There were some issues with accuracy (reproducability) of the original workflow.

I’m afraid I don’t understand the question. Each time you run the training workflow with new data, you are training a new model. Maybe you mean something else by “training” than I do…?

Hi Scott

I think I may have misunderstood your comment ‘The H5 files in that workflow are for reading and writing the model created as part of the training process’. I assumed that they would still be present after changing to an Excel source.

Hi @stockdaa

Your .H5 files with the model information will still exist, as long as you don’t overwrite them.

gr. Hns

1 Like

Thank you for the screen shot.

I want to replace all the .h5 files with Excel spreadsheet data and run the model. Which nodes do I need to remove and replace?

When you retrain the model using your own data as described above, the H5 files will be overwritten, and the new neural network that’s created will reflect your data.

You don’t need to do anything manually to the H5 files yourself.

Thank you for explaining this.

If I use a different format to .h5 to retrain the model such as Excel will I need a new node?

Hi @stockdaa

The .h5 file is an object created by the Keras Learner. In the h5 file the model information (e.g. weights) from the trained model are stored. If you want to score a new dataset, you can load the .h5 (model information) with the Keras Network Reader and score your (pre-processed) data (your Excel file…?), with the Keras Network Executor.
You can’t store your created model from the Keras Network Learner into an Excel file.
gr. Hans

1 Like

Thank you for explaining how this works.

If I want to train the model with new data from an Excel file what nodes do I need to change?

Hi @stockdaa

In the wf there is a metanode “Read and partition data” . In here you find a Table Reader node.
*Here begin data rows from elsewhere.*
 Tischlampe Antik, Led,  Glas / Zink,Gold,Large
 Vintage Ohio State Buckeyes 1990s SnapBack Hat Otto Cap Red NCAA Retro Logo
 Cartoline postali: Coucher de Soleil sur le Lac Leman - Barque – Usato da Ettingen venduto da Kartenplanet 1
Replace the Table Reader node with your Excel (Excel Reader node). Be sure your input from Excel matches the original column names and column formats (use e.g the Transformation tab in the Excel Reader node or use the Table Manipulator node). After that you are ready to train the model on your new data…
But you have to pay attention to the way dictionary is created (Metanode Preprocess training set). Or to put in a different way, what dictionary is most helpfull in your case. It all depends on your input data and (“business”) question you want to answer. Training a model, is not just following the “IKEA manual”
gr. Hans

2 Likes

Thank you for your detailed explanation and tips.

1 Like

I have replaced the Table Reader node with the Excel Reader node and I need to increase the shape size to enable more data (text) to be read, from 80 to 3000.
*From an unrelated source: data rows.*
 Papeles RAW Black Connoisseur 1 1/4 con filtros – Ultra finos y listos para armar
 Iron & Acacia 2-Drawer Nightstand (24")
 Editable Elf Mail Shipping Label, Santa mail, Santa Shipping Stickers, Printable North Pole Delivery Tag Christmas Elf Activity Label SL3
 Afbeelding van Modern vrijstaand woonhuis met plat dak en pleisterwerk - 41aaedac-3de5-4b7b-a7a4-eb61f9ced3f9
I have changed the shape size in the Keras nodes but I am getting an error and I cannot find where to make adjustments.

Please let me have any suggestions. Work Flow below:

Hi @stockdaa -

I believe this is happening because you changed the dimensions of the Keras Input Layer - but you also need to configure the Truncate component inside the Preprocess Training Set metanode to match:

Can you try that?

Hi Scott

Thank you for your feedback.

I amended the Truncate node to match the new shape size and initially the run timed out, so I increased the timeout limit. When I executed this it came back with an error, indicating that the shape size was not consistent throughout the work flow. I have looked everywhere I can think of but cannot find the where to adjust.

Please let me have your suggestions.

Best wishes

Alan

Are you able to upload the workflow itself instead of screenshots, possibly with some dummy data? Without an actual workflow, at best we are just speculating at what the problem might be. I was able to recreate your error message on my end before, but that was just a lucky guess about the inputs.

The error message you posted is the same as before, so is it possible that when you re-saved the workflow you have the Keras Input Layer set to 80 again, instead of 3000?

knime://LOCAL/Codeless%20Deep%20Learning%20with%20KNIME/Chapter_10/Integrated_Deployment/Sentiment_Analysis_Training_With_Integrated_Deployment%201%20ExcelV01

Unfortunately that is a link to a WF in your local repository. Maybe you could try uploading it to the KNIME Hub? Scroll down a little on that page for some gifs showing you how that can be done.

I have uploaded the work flow to the KNIME Hub are you able to see it?